Developers - health IT companies providing the services - are awkwardly positioned to explain (as Chander does) why each interface is a digital snowflake, unique and unlike the others that have come before it. There are obviously shared traits between all the interfaces, and the trend is toward standardization, but it nonetheless requires real work by IT staff to make the two systems function the way consumers need them to. It's (theoretically) easy to send a PDF between two systems and just send them into a file to be read later. What's difficult is identifying the specific data elements you need from each system, in what format, and sending them back-and-forth to populate and kick off various other functions. How McKesson captures diagnoses may not use the same language/data/formatting as how Cerner kicks off orders. And if you do it once between two companies, like Epic and Meditech, it may only work a certain way for those particular products/programs/clients used.
Make no mistake - this is an apologia for the time and costs of interfaces, not an excuse for them. These costs shouldn't be something the health IT community has to deal with and the facilities have to pay. And, hopefully, they won't be for too much longer. The key to reducing these costs is standardization. Standardization not just of the methods of sending information - HL7, CCDA, etc. - but also the type of data being captured. We've long talked about the push for standardization in structured data capture - but there's also a need in defining templates for the reports. National and International organizations need to start supporting, creating, and disseminating agreed upon templates for reporting in radiology, surgery, and many other specialties - much like CAP has done for pathology and CPAC is beginning to do with cancer surgeries. If there's a standardized set of types of data, forms, reports, and formats that will always be in the same location and can be transmitted using the same formatting language, then interfacing costs will go down as there will be less need for customization.

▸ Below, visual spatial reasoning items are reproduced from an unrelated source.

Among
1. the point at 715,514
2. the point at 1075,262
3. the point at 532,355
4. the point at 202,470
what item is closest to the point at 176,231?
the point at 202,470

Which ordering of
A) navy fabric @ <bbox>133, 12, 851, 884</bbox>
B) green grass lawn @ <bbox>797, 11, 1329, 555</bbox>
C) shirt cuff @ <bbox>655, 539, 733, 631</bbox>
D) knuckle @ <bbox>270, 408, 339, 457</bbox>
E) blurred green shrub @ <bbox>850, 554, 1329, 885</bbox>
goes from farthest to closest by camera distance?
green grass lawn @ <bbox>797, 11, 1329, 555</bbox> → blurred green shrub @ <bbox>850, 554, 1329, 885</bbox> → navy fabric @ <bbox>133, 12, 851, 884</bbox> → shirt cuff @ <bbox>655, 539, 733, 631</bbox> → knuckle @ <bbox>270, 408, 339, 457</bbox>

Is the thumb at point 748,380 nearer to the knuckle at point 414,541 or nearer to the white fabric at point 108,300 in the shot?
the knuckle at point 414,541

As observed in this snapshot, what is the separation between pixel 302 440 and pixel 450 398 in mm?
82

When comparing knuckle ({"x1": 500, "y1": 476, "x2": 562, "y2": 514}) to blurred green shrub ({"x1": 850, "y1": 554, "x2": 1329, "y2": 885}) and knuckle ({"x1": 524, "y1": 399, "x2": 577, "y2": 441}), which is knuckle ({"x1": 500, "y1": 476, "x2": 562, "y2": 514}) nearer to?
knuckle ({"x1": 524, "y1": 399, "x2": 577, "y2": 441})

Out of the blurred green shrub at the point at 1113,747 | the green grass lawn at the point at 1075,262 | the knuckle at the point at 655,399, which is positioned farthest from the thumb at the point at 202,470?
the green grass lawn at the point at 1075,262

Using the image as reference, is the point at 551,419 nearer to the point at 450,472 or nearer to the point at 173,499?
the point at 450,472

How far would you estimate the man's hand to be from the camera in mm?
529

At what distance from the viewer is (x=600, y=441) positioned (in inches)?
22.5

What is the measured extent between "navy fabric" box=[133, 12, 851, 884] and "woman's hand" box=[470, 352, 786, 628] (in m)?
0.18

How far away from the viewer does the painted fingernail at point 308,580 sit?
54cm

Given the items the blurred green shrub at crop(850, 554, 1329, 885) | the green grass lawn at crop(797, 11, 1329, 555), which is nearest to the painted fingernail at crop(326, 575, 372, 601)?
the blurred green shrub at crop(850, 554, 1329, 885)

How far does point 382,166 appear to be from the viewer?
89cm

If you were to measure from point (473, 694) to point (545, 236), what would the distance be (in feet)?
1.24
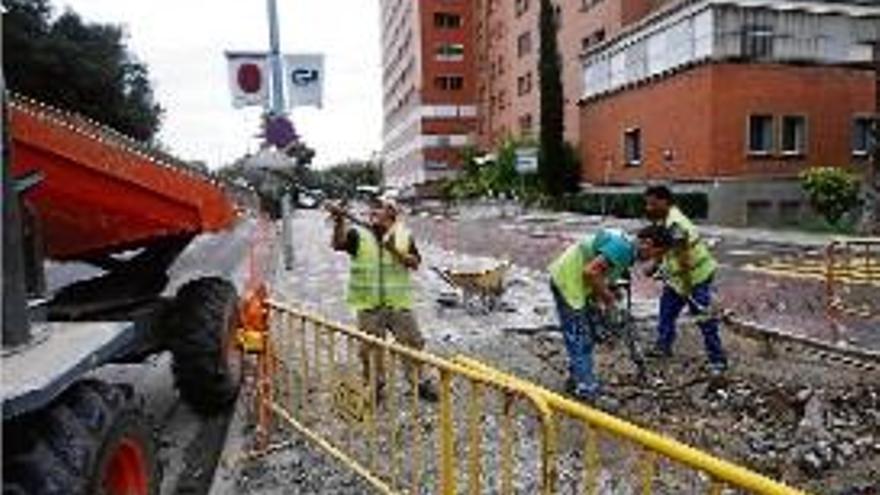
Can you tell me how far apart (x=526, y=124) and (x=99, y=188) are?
62.0 metres

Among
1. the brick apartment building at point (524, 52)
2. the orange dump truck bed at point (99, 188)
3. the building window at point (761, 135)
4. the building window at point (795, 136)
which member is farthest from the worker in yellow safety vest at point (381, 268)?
the brick apartment building at point (524, 52)

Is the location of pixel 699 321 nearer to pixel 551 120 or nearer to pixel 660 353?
pixel 660 353

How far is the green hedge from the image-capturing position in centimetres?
3391

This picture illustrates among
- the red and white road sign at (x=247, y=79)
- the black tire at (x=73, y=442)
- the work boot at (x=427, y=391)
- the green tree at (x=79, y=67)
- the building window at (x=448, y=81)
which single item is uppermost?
the building window at (x=448, y=81)

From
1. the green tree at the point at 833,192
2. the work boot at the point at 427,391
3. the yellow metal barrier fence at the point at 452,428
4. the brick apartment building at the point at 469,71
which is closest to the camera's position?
the yellow metal barrier fence at the point at 452,428

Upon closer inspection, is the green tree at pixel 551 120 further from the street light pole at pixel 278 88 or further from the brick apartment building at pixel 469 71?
the street light pole at pixel 278 88

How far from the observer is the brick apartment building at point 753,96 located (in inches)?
1325

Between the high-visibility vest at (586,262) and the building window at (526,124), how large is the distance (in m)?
55.9

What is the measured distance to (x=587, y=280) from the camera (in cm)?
859

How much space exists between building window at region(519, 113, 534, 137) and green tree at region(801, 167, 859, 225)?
34.8 meters

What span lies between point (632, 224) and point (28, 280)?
30.6m

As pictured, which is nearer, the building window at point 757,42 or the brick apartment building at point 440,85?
the building window at point 757,42

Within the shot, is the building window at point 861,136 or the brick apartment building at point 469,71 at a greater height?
the brick apartment building at point 469,71

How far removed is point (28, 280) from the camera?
4590 mm
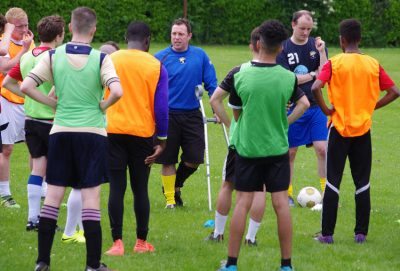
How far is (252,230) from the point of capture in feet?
27.6

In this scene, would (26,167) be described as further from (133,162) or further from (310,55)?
(133,162)

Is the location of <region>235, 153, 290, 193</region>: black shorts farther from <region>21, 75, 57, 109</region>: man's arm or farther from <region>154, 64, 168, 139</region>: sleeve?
<region>21, 75, 57, 109</region>: man's arm

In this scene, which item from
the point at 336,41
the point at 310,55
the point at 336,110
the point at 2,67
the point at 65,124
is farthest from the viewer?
the point at 336,41

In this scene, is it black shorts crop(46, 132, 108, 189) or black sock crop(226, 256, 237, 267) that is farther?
black sock crop(226, 256, 237, 267)

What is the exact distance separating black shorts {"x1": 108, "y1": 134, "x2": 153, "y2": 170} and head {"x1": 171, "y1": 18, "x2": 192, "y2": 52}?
8.86 feet

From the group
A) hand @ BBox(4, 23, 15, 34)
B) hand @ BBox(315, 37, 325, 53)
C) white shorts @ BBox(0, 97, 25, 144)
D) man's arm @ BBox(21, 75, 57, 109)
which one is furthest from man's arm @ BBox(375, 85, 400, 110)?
white shorts @ BBox(0, 97, 25, 144)

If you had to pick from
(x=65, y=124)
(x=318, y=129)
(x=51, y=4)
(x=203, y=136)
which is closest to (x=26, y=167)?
(x=203, y=136)

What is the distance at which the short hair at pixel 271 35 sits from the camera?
23.1 feet

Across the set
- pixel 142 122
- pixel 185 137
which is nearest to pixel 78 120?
pixel 142 122

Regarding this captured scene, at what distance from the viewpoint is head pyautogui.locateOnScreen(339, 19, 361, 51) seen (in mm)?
8359

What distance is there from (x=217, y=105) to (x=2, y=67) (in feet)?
8.74

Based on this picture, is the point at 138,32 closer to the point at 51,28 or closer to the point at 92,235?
the point at 51,28

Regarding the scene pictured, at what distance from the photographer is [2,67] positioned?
29.7ft

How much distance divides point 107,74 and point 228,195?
2031 millimetres
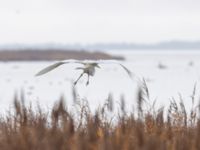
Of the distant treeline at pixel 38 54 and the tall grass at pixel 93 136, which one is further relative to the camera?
the distant treeline at pixel 38 54

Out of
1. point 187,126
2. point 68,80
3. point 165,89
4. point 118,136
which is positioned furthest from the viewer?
point 68,80

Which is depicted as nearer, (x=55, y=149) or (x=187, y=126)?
(x=55, y=149)

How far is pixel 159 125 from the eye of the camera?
444 cm

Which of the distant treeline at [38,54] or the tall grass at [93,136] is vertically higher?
the tall grass at [93,136]

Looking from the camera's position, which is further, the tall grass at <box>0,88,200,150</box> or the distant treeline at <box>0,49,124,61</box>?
the distant treeline at <box>0,49,124,61</box>

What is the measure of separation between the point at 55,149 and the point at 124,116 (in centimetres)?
116

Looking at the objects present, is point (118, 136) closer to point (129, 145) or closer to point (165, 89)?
point (129, 145)

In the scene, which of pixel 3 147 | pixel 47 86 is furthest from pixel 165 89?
pixel 3 147

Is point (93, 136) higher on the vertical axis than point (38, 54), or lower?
higher

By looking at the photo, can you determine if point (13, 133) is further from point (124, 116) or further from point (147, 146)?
point (147, 146)

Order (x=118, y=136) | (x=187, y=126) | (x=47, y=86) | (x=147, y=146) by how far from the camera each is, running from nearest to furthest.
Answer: (x=147, y=146), (x=118, y=136), (x=187, y=126), (x=47, y=86)

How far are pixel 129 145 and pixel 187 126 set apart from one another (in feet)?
4.73

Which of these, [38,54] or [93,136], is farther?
[38,54]

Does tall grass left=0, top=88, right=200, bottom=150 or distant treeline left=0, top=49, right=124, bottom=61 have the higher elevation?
tall grass left=0, top=88, right=200, bottom=150
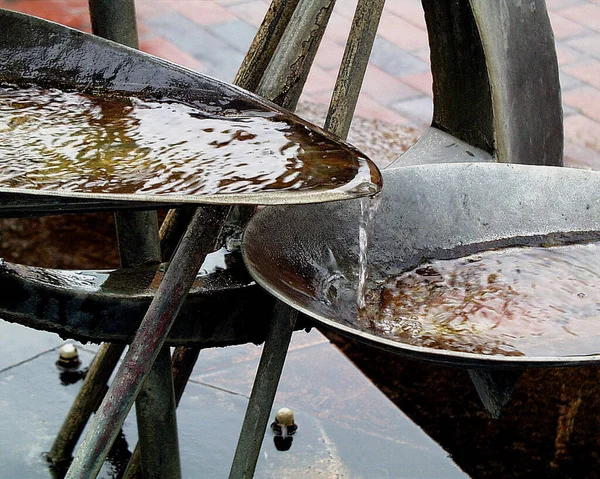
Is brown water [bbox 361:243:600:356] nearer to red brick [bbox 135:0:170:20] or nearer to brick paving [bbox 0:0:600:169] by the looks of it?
brick paving [bbox 0:0:600:169]

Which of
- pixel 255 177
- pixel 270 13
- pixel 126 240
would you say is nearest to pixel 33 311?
pixel 126 240

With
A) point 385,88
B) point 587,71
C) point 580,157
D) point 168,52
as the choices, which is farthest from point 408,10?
point 580,157

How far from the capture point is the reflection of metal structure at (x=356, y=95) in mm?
1558

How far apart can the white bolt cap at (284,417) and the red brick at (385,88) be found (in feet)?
6.44

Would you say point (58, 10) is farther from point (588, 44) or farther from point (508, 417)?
point (508, 417)

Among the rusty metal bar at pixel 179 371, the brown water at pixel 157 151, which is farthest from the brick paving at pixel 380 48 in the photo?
the brown water at pixel 157 151

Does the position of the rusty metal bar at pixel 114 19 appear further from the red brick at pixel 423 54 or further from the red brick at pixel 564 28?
the red brick at pixel 564 28

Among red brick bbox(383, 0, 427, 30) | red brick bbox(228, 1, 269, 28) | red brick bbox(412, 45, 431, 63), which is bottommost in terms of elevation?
red brick bbox(228, 1, 269, 28)

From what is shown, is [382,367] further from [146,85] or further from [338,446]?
[146,85]

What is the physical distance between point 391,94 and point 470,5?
85.8 inches

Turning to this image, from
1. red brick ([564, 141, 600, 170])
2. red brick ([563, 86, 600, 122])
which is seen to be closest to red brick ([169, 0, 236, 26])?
red brick ([563, 86, 600, 122])

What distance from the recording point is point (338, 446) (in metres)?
2.25

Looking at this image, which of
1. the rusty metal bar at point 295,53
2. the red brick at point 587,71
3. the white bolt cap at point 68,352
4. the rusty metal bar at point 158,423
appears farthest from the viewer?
the red brick at point 587,71

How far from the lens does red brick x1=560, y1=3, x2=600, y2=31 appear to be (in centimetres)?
452
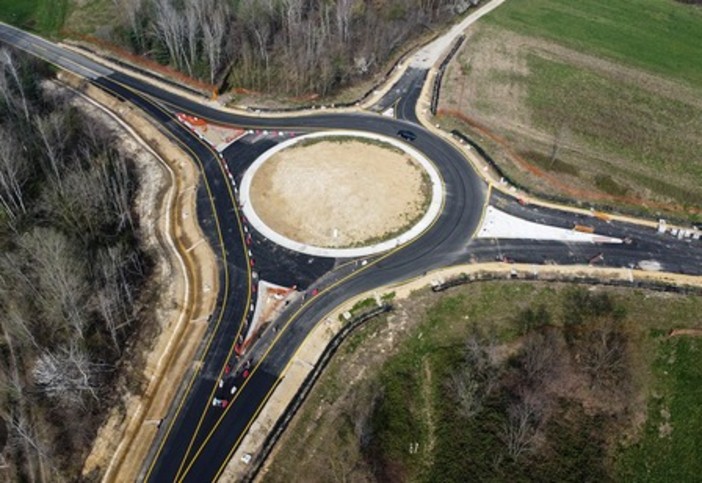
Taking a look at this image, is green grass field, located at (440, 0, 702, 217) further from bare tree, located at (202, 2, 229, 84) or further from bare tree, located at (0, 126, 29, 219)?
bare tree, located at (0, 126, 29, 219)

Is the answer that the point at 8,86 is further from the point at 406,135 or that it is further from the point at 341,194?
the point at 406,135

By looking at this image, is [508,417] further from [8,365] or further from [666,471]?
[8,365]

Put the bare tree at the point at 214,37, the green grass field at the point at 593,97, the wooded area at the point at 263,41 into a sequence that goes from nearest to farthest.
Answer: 1. the green grass field at the point at 593,97
2. the bare tree at the point at 214,37
3. the wooded area at the point at 263,41

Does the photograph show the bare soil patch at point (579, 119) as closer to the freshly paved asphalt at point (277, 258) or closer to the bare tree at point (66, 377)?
the freshly paved asphalt at point (277, 258)

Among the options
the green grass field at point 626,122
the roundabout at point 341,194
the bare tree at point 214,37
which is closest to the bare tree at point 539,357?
the roundabout at point 341,194

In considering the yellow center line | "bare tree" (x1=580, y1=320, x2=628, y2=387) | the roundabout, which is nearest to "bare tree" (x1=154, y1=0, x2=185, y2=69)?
the roundabout

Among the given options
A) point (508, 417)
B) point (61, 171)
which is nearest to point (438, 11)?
point (61, 171)
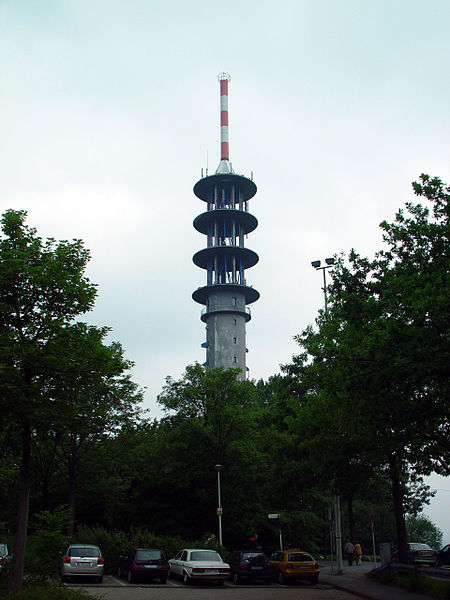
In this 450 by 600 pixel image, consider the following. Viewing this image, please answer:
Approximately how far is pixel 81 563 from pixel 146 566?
2.47 m

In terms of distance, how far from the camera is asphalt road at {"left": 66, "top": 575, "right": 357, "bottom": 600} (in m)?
20.0

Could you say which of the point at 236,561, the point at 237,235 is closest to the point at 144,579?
the point at 236,561

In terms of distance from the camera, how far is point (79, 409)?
19.4m

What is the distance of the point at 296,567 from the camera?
25609mm

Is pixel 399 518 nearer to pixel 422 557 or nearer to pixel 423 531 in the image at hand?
pixel 422 557

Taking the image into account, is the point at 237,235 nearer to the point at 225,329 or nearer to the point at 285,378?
the point at 225,329

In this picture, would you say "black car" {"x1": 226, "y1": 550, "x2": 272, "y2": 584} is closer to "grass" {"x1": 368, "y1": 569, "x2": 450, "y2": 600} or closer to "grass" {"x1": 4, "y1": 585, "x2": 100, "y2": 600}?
"grass" {"x1": 368, "y1": 569, "x2": 450, "y2": 600}

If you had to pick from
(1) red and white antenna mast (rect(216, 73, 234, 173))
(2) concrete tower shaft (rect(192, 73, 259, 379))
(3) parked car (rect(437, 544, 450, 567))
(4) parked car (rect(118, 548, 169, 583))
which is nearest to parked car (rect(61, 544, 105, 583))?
(4) parked car (rect(118, 548, 169, 583))

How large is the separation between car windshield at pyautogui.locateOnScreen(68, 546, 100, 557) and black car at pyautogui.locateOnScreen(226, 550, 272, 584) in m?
5.58

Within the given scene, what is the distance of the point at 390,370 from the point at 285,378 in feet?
66.9

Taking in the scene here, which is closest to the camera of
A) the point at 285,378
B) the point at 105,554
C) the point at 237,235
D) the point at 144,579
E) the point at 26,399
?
the point at 26,399

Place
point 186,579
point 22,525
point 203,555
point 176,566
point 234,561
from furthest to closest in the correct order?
point 176,566 → point 234,561 → point 203,555 → point 186,579 → point 22,525

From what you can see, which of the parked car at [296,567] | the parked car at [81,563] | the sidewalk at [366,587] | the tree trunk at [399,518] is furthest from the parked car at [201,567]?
the tree trunk at [399,518]

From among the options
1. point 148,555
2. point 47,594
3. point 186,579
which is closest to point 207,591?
point 186,579
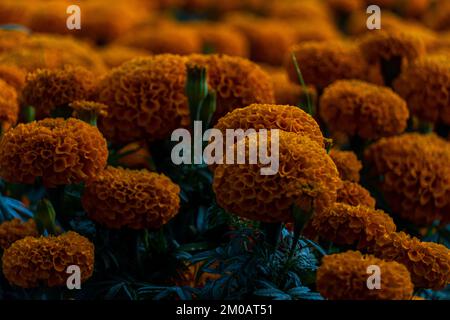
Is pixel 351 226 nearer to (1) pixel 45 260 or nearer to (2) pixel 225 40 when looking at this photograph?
(1) pixel 45 260

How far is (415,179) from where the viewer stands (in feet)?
7.83

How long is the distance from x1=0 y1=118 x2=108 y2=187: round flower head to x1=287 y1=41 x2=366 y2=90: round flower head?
1.04 metres

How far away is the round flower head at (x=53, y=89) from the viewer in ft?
7.31

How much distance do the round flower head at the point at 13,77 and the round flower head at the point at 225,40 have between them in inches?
79.9

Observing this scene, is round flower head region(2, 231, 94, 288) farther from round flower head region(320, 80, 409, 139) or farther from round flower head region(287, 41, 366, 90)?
round flower head region(287, 41, 366, 90)

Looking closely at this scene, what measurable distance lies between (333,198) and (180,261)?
22.7 inches

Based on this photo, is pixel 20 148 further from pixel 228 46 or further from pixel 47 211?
pixel 228 46

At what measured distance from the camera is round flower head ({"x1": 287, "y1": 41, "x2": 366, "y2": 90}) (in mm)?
2736

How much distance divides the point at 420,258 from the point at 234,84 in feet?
2.71

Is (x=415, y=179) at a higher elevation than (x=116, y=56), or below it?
below

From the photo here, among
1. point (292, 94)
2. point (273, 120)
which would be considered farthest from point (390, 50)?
point (273, 120)

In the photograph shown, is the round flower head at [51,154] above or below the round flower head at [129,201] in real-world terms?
above

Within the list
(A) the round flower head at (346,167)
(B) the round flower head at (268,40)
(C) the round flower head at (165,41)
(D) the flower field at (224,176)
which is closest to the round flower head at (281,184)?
(D) the flower field at (224,176)

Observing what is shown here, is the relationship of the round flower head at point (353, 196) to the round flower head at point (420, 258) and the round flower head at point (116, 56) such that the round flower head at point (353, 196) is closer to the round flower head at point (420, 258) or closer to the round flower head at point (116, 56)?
the round flower head at point (420, 258)
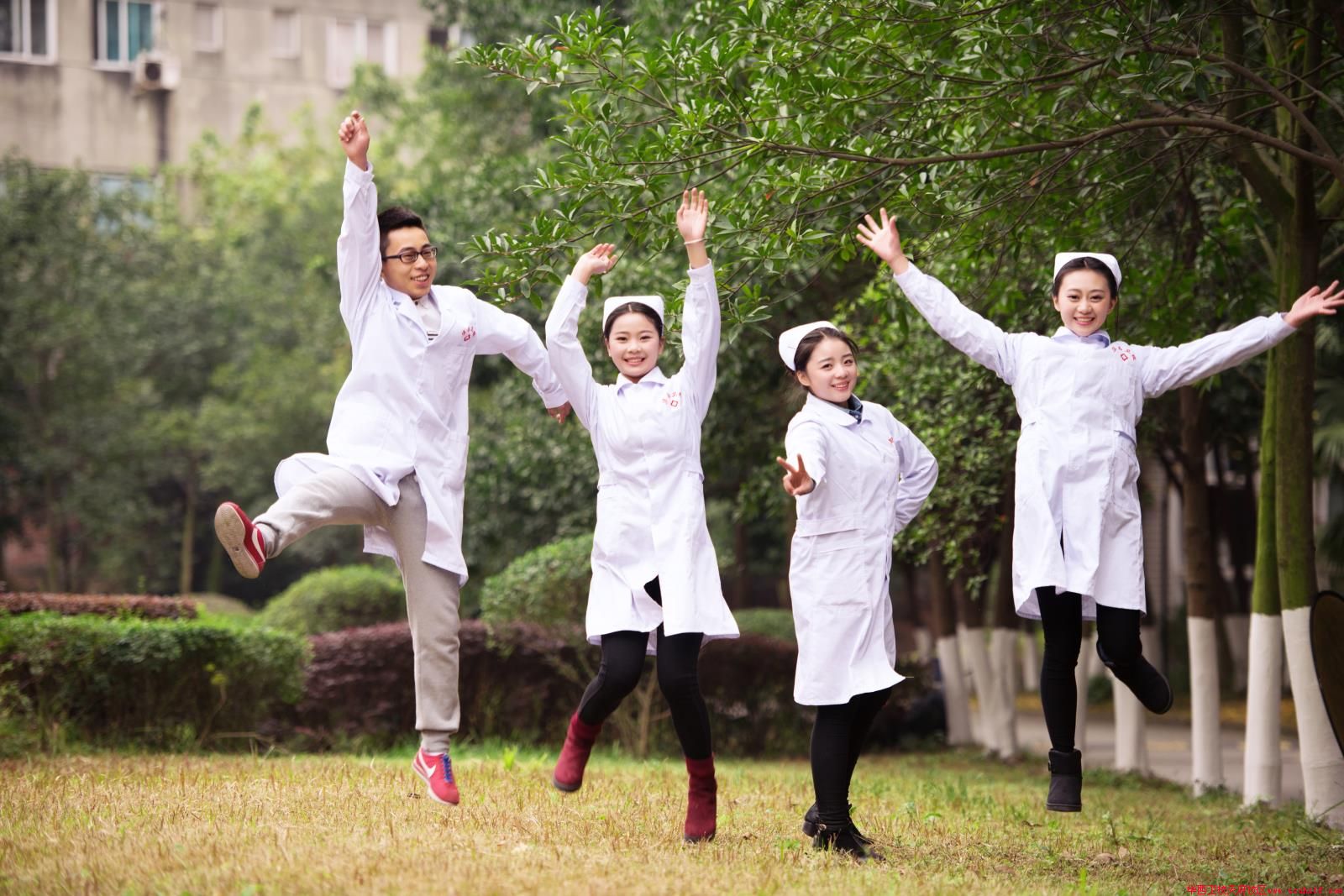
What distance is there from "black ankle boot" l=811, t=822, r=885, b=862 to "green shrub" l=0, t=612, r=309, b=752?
20.2ft

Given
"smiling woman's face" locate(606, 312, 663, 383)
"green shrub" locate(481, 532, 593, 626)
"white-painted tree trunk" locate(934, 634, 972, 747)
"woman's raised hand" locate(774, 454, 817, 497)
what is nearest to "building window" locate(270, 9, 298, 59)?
"white-painted tree trunk" locate(934, 634, 972, 747)

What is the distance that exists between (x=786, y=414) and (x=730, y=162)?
6142 mm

It's a great piece by Chander and you all should read it. These facilities all exist for one purpose only - to improve the health of people. No matter what else they specialize in or research they perform or services they offer, that is the underlying goal for every single hospital, ASC, clinic. However, within that one facility with its one objective lie a whole host of semi-autonomous sections. This body politic relies not just on each department doing its job to the best of its ability, but also to work in tandem with others in order to progress in delivering excellent care to its patients. Right now, the cost of these disparate elements working together is high - but hopefully by instituting standard messaging languages and unified templates for reporting, it won't have to be for much longer.